→ **What is required**: Only the text carries over: repeat the records exactly and drop the images.

→ **Available data**:
= Beginning of Section =
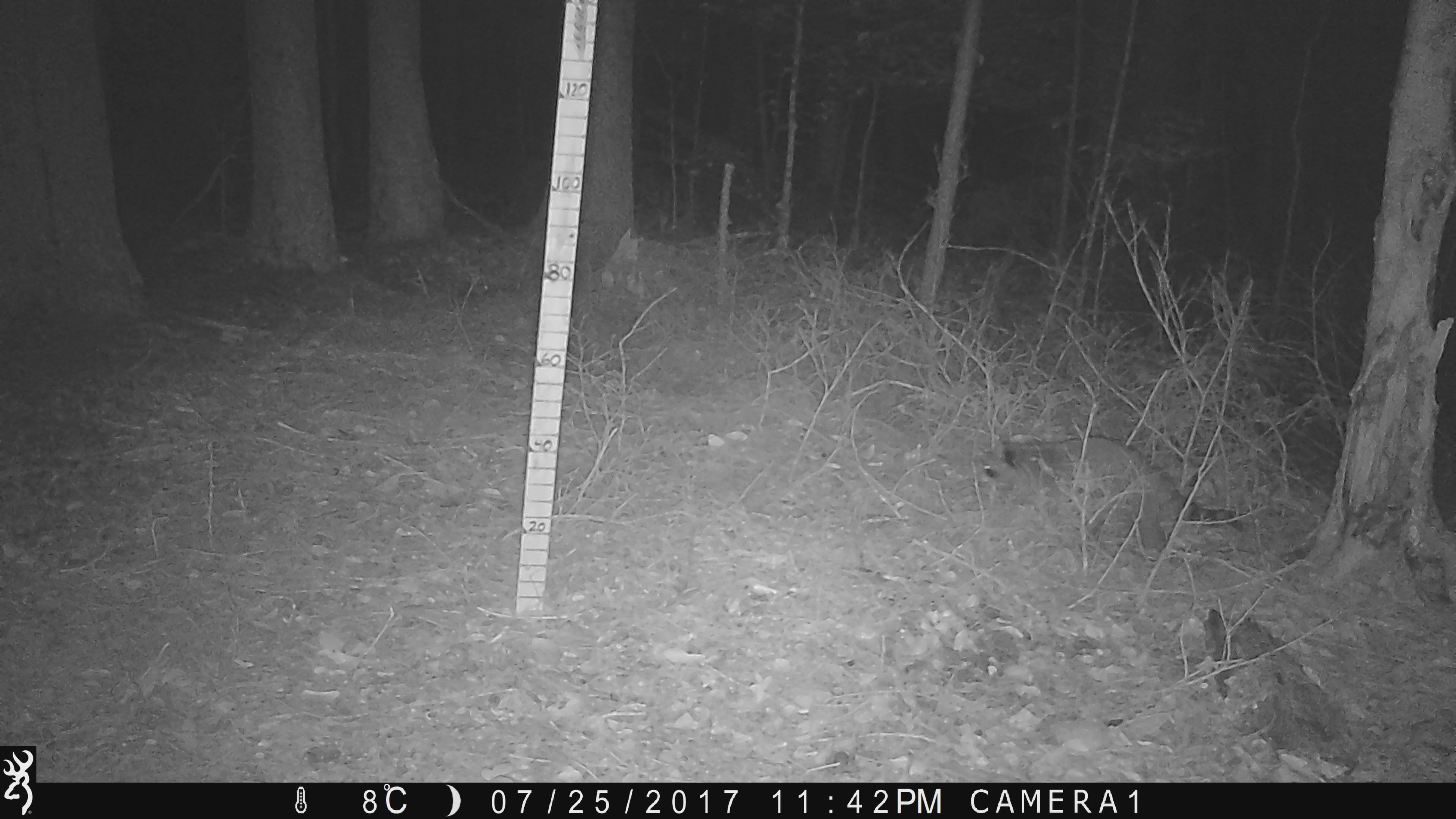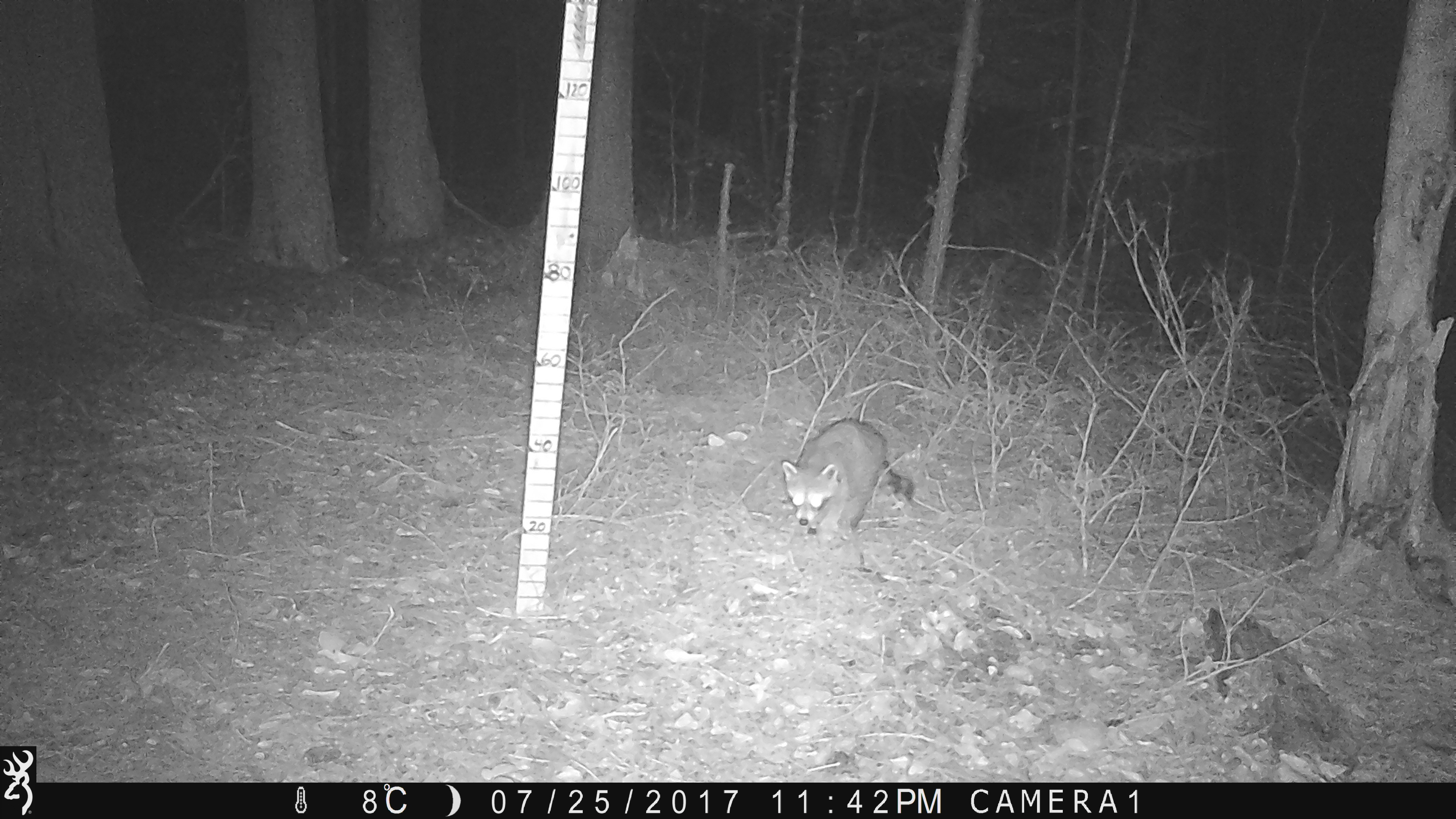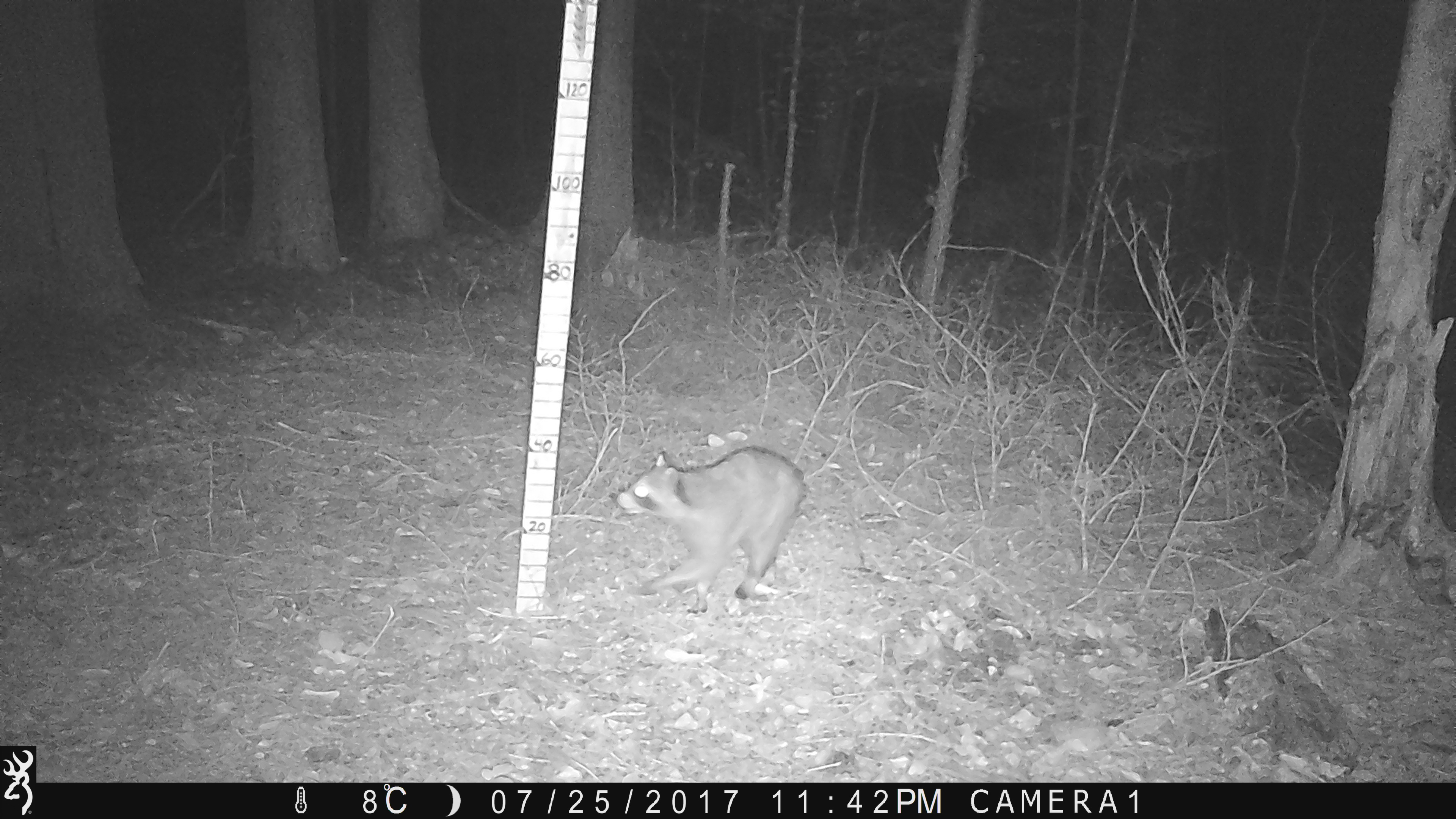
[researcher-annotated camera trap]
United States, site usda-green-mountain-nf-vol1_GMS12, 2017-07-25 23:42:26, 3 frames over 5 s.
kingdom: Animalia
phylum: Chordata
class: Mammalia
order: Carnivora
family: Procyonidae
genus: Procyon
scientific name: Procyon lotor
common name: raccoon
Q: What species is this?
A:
= End of Section =
→ **Written answer**:
[researcher-annotated camera trap]
United States, site usda-green-mountain-nf-vol1_GMS12, 2017-07-25 23:42:26, 3 frames over 5 s.
kingdom: Animalia
phylum: Chordata
class: Mammalia
order: Carnivora
family: Procyonidae
genus: Procyon
scientific name: Procyon lotor
common name: raccoon
Q: What species is this?
A:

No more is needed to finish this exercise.